A review by octavia_cade
Total Chaos by Jean-Claude Izzo

challenging dark mysterious reflective medium-paced

3.0

Stories about disaffected cops who turn their backs on their careers due to institutional corruption aren't uncommon. This one stands out, however - albeit not, perhaps, for character. There's a vast cast here for a relatively short book, and Fabio Montale, the detective protagonist, is distantly likable, even if he doesn't have much of a personality. Or if he does, it's sketched out: not absent, exactly, but the one great force of personality depicted in Total Chaos doesn't belong to a person. Rather, it's the city of Marseilles itself that looms over the narrative. I've never been there.
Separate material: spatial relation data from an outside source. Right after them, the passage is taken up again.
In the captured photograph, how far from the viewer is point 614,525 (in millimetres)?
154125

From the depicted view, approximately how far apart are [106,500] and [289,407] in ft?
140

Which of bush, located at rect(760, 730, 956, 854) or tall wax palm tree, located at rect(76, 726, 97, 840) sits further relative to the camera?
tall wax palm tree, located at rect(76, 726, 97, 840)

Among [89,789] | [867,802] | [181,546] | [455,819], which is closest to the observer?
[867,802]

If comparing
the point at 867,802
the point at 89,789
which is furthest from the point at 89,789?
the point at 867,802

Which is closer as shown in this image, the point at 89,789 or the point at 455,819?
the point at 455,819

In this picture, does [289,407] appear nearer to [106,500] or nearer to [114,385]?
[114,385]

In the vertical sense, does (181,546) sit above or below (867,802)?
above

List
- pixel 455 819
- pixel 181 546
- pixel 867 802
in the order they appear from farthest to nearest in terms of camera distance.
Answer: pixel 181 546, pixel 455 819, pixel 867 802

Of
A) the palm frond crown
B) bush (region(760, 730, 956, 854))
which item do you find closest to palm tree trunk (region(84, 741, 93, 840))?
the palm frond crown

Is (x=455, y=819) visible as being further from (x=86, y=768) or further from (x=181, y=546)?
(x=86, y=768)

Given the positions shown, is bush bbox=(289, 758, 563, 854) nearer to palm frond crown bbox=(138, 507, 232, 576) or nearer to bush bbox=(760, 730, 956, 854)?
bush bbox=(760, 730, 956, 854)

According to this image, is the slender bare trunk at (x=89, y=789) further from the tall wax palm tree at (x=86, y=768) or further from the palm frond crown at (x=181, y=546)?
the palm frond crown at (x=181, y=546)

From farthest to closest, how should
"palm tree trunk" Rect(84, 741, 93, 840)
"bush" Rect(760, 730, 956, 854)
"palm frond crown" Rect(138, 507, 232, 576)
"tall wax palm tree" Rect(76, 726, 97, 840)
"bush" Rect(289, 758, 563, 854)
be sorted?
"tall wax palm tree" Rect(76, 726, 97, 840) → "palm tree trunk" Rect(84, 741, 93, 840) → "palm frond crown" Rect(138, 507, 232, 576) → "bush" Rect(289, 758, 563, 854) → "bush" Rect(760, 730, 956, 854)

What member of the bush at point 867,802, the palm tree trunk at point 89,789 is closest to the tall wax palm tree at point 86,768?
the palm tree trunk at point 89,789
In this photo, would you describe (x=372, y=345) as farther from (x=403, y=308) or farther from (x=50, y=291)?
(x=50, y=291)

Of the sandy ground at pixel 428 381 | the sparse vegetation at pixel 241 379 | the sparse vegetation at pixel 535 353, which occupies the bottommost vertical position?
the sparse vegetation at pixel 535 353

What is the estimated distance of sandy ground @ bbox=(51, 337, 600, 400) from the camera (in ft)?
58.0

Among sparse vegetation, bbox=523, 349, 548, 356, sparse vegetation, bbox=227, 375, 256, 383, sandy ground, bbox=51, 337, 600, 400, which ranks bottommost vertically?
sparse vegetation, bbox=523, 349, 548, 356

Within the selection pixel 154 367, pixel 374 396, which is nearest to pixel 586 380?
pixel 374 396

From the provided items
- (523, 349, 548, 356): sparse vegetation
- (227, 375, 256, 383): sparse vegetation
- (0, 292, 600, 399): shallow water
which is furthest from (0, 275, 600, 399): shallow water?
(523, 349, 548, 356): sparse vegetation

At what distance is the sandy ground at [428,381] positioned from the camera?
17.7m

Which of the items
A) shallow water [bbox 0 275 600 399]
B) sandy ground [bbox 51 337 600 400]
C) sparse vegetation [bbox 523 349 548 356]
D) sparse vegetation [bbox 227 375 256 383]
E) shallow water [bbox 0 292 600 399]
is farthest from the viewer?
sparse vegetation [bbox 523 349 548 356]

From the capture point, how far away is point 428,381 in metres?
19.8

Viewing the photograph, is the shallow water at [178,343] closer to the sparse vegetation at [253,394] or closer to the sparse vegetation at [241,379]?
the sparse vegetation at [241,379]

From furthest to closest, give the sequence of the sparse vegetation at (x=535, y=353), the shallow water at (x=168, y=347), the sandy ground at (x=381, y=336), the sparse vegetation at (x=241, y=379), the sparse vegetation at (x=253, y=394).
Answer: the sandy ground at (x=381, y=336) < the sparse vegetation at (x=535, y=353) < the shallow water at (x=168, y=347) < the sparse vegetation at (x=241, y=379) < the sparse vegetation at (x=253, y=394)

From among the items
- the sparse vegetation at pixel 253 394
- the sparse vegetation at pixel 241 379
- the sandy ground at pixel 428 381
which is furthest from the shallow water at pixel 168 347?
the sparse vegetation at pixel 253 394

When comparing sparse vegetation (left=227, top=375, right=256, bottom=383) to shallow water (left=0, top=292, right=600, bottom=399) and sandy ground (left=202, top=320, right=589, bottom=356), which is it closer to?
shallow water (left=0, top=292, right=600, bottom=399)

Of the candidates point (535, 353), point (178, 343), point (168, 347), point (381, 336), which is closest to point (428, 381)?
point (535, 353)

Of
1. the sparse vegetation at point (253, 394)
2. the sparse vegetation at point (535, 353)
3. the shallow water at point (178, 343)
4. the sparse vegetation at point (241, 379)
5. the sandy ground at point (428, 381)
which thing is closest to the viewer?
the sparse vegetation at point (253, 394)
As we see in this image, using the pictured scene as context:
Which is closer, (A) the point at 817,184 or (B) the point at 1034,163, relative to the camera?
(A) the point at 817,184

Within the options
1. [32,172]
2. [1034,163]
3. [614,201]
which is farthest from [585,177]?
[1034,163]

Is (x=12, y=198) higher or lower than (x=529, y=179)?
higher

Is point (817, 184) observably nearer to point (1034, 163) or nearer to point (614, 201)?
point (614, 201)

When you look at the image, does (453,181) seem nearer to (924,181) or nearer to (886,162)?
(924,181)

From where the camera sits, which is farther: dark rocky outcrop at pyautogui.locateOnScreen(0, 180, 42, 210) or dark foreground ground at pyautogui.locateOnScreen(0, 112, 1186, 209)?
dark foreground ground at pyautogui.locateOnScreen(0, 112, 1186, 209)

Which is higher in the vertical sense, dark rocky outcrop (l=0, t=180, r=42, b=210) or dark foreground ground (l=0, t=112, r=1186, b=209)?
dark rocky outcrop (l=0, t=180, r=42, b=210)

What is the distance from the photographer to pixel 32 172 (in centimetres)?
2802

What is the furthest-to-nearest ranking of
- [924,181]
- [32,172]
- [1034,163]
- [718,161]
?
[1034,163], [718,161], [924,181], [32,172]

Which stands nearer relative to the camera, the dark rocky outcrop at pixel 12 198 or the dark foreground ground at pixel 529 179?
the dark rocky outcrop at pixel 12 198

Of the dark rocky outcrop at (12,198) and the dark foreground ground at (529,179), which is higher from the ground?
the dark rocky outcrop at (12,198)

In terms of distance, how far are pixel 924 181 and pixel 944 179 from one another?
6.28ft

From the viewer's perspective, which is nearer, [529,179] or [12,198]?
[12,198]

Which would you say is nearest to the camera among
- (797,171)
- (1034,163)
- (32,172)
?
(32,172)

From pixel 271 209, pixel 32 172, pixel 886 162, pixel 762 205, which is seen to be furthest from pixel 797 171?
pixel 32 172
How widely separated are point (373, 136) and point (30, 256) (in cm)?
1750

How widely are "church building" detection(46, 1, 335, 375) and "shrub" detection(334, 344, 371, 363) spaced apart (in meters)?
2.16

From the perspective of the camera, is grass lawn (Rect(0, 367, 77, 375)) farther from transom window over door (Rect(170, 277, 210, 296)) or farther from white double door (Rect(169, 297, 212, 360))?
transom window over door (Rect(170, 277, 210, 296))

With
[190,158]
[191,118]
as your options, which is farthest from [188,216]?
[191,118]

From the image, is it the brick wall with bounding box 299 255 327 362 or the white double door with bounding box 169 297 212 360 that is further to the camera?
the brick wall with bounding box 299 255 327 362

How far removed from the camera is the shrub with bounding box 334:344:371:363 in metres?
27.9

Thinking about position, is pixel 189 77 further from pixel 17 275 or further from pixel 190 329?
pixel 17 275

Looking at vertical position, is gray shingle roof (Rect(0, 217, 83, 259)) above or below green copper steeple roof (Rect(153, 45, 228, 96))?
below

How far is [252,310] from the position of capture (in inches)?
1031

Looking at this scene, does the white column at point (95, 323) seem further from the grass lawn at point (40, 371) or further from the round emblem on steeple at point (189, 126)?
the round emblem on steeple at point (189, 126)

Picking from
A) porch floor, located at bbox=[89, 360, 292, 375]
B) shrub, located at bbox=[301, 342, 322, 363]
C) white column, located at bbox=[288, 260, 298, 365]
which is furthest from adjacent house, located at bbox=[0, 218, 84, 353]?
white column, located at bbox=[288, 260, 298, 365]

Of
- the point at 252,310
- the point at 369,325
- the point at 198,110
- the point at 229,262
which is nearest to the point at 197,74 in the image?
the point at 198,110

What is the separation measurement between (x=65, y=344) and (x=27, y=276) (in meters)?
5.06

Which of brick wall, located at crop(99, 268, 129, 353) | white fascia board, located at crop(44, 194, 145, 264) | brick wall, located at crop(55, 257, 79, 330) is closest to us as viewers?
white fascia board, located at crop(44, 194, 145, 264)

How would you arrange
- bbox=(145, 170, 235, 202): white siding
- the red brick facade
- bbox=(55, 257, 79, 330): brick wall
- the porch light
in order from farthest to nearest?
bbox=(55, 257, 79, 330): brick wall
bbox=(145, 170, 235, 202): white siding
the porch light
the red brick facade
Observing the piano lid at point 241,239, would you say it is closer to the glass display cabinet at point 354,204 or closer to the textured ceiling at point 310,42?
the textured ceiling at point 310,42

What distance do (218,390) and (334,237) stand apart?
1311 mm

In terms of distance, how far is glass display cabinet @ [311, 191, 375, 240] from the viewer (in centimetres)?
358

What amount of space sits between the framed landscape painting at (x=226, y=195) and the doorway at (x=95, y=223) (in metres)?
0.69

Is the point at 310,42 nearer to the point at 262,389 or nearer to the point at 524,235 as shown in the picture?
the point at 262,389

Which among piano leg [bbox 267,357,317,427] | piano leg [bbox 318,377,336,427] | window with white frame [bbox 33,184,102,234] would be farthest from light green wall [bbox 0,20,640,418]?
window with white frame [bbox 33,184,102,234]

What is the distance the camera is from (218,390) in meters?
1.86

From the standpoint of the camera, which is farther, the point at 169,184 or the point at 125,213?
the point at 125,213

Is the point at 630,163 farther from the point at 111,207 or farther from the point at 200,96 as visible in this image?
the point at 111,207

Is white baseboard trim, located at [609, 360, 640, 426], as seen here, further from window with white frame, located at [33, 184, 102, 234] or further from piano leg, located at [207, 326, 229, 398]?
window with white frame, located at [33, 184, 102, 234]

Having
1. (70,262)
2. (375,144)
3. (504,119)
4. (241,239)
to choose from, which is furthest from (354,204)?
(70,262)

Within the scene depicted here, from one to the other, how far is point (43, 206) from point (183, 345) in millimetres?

I'm not familiar with the politics of the place, but the city that Izzo depicts is messy and lovely and violent, a city of historic and contemporary immigration, of poverty and distrust and racism, the burgeoning influence of the National Front. Picking his way through this is Montale, and his inability to deal with the reality of Marseilles as a cop, or as a friend, is at breaking point. 

It's grim reading, but I find myself caring less about the solution to the various murders than I do the evolution of the city itself, and how the various communities there adapt to the constant change and economic uncertainty that change brings. Montale is basically a placeholder (and I use the word deliberately) for exploring the social setting of Marseilles, and I find myself perfectly fine with that, less interested in him than in where he lives.